*Passage shown:*

= The Stranger on the Bridge =

2015 documentary film

The Stranger on the Bridge is a 2015 documentary film, produced and directed by Sam Forsdike and Richard Bentley of Postcard Productions. It was shown on Channel 4 on 4 May 2014.

It is an adaptation of a promotional film made in 2014 for the charity Rethink Mental Illness called Finding Mike.

==Synopsis==
The documentary follows the then 26-year-old Jonny Benjamin as he tries to find the man who dissuaded him from taking his own life by jumping from Waterloo Bridge in London in 2008. Benjamin had nicknamed the man 'Mike', since he was not able to remember his actual name.

== Reception ==
The reception for Stranger on the Bridge was largely positive receiving reviews in The Guardian, The Daily Telegraph and The Independent.

The Radio Times called it a "remarkable, joyous, painful and ultimately life-affirming film".

Raw records:
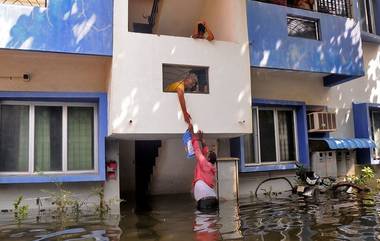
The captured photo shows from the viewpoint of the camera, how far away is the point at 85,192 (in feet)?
28.4

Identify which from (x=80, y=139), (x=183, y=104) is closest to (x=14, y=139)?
(x=80, y=139)

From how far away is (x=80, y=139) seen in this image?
8875mm

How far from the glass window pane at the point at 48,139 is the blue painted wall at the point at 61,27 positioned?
1.67m

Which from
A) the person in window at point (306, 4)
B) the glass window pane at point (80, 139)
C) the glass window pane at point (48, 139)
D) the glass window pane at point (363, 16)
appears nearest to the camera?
the glass window pane at point (48, 139)

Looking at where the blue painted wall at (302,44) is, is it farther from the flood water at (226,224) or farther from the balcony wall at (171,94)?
the flood water at (226,224)

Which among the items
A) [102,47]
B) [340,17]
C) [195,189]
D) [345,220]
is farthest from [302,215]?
[340,17]

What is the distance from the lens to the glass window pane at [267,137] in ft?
35.7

*Problems and tasks:*
a) According to the passage on the documentary, from which bridge was Jonny Benjamin going to jump?
b) Print every line of the raw records verbatim, omitting the pictures.

*Exercise responses:*
a) Waterloo Bridge in London.

b)
The captured photo shows from the viewpoint of the camera, how far away is the point at 85,192 (in feet)?
28.4

Identify which from (x=80, y=139), (x=183, y=104) is closest to (x=14, y=139)?
(x=80, y=139)

From how far away is (x=80, y=139) seen in this image?
8875mm

How far from the glass window pane at the point at 48,139 is the blue painted wall at the point at 61,27 positioned?
1.67m

Which from
A) the person in window at point (306, 4)
B) the glass window pane at point (80, 139)
C) the glass window pane at point (48, 139)
D) the glass window pane at point (363, 16)
appears nearest to the camera?
the glass window pane at point (48, 139)

Looking at where the blue painted wall at (302,44) is, is it farther from the flood water at (226,224) or farther from the balcony wall at (171,94)?
the flood water at (226,224)

Which among the items
A) [102,47]
B) [340,17]
C) [195,189]
D) [345,220]
is farthest from [302,215]?
[340,17]

What is the distance from the lens to the glass window pane at [267,137] in ft?
35.7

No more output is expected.